▶ [Exercice A]: Transcrivez fidèlement un passage du texte ci-dessous sur l'exposition consacrée à Johann Wilhelm Baur, en commençant aux mots « STRASBOURG - Dessin, gravure, miniature » et en vous arrêtant après « maîtres comme Dürer. ».

-------- Texte du document

Après Sébastien Stosskopf l’an dernier, Strasbourg rend aujourd’hui hommage à un autre Alsacien du XVIIe siècle : Johann Wilhelm Baur. À travers 80 dessins, gravures et miniatures, apparaît un artiste singulier, célèbre à Rome et à Vienne, qui avait joué un rôle important dans la diffusion des modèles italiens.
STRASBOURG - Dessin, gravure, miniature : Johann Wilhelm Baur a privilégié des modes d’expression fragiles et discrets et, de ce fait, n’est guère visible dans les musées. L’exposition de Strasbourg n’en a que plus de prix. Bénéficiant de prêts du Louvre, de Vaduz et de collections privées, et avec son propre fonds, la cité alsacienne a réuni quelque 80 œuvres de Baur et de certains de ses contemporains dont il s’est volontiers inspiré. Il avait sombré, depuis le XIXe siècle, dans un relatif oubli, alors qu’en son temps et jusqu’à la Révolution, il avait été particulièrement recherché et bénéficiait d’une considération accordée seulement à des grands maîtres comme Dürer.
Né à Strasbourg, il y a reçu l’enseignement du miniaturiste et graveur Friedrich Brentel, avant de se rendre à Stuttgart, puis en Italie. En 1630, il arrive à Rome, où règne le pape Urbain VIII. Grâce au souverain pontife, relayé par l’aristocratie et les ecclésiastiques, le mécénat connaît alors son âge d’or. Baur ne tarde pas à s’attirer quelques protections prestigieuses parmi les grandes familles romaines, Orsini, Colonna, Borghèse et autres Farnèse. Le futur cardinal Mazarin lui-même s’intéresse au jeune Alsacien. Paysages, marines, scènes anecdotiques voire mythologiques, le talent de Baur était suffisamment varié pour séduire une large clientèle d’amateurs. Ceux-ci s’arrachaient ses miniatures d’inspiration flamande, baignant dans une atmosphère limpide. De l’art du Nord, Baur avait aussi hérité le goût des “microcosmes”, dans lesquels des centaines de figures – tout un monde – fourmillent sur des feuilles de format réduit : dans sa Tour de Babel, dont Bruegel avait donné le modèle inégalé, il exploite un sujet propice à ces débordements de personnages et d’anecdotes. La découverte de Johann Wilhelm Baur ouvre de nouvelles perspectives sur l’art du XVIIe siècle, et montre qu’à côté des maîtres du grand décor peint existait un courant plus intime, souvent admiré par les mêmes collectionneurs.

----------------
-------- Entrées de données

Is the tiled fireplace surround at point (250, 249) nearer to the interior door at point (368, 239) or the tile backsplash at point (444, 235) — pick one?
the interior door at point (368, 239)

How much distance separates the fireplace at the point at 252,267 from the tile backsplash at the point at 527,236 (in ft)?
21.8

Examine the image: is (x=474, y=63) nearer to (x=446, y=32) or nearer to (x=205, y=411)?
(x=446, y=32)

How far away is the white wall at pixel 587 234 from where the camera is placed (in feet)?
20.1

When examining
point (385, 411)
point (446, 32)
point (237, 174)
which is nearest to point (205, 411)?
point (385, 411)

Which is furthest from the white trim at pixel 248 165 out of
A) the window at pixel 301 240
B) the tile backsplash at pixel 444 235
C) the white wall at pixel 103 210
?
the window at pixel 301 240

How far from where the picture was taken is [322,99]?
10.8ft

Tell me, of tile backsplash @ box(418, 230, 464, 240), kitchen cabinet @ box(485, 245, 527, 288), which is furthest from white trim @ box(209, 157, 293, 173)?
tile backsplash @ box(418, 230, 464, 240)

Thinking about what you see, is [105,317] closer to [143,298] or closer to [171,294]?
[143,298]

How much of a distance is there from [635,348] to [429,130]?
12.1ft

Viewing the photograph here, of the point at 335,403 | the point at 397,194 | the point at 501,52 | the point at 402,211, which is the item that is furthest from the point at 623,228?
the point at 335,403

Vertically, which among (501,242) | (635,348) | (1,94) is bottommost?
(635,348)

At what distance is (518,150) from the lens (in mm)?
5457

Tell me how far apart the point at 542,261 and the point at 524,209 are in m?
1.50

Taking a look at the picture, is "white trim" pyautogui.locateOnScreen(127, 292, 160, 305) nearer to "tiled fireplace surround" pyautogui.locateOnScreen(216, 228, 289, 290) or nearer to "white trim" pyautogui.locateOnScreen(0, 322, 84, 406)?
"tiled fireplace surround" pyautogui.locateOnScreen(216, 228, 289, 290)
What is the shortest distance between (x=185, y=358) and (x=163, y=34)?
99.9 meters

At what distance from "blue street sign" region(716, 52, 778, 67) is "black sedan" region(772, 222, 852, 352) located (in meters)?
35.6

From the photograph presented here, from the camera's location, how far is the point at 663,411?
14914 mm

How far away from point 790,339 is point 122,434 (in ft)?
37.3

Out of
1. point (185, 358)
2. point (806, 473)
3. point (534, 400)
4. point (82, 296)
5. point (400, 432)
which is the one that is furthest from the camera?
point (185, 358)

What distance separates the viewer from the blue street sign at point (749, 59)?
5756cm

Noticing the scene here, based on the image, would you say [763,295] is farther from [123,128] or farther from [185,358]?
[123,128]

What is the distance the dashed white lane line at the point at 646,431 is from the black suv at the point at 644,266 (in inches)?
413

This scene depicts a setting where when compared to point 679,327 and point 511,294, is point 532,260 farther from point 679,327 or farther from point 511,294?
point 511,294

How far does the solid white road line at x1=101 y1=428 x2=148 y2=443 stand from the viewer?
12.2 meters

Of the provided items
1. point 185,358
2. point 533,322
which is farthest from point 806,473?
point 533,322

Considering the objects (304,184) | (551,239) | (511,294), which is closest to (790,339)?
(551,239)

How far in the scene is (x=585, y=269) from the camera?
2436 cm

----------------

▶ [Exercice B]: Affichez chacune des lignes des entrées ci-dessus où figure le mot « that ».

▶ [Résultat attendu A]:
STRASBOURG - Dessin, gravure, miniature : Johann Wilhelm Baur a privilégié des modes d’expression fragiles et discrets et, de ce fait, n’est guère visible dans les musées. L’exposition de Strasbourg n’en a que plus de prix. Bénéficiant de prêts du Louvre, de Vaduz et de collections privées, et avec son propre fonds, la cité alsacienne a réuni quelque 80 œuvres de Baur et de certains de ses contemporains dont il s’est volontiers inspiré. Il avait sombré, depuis le XIXe siècle, dans un relatif oubli, alors qu’en son temps et jusqu’à la Révolution, il avait été particulièrement recherché et bénéficiait d’une considération accordée seulement à des grands maîtres comme Dürer.

▶ [Résultat attendu B]:
Viewing the photograph here, of the point at 335,403 | the point at 397,194 | the point at 501,52 | the point at 402,211, which is the item that is furthest from the point at 623,228?
which is the one that is furthest from the camera?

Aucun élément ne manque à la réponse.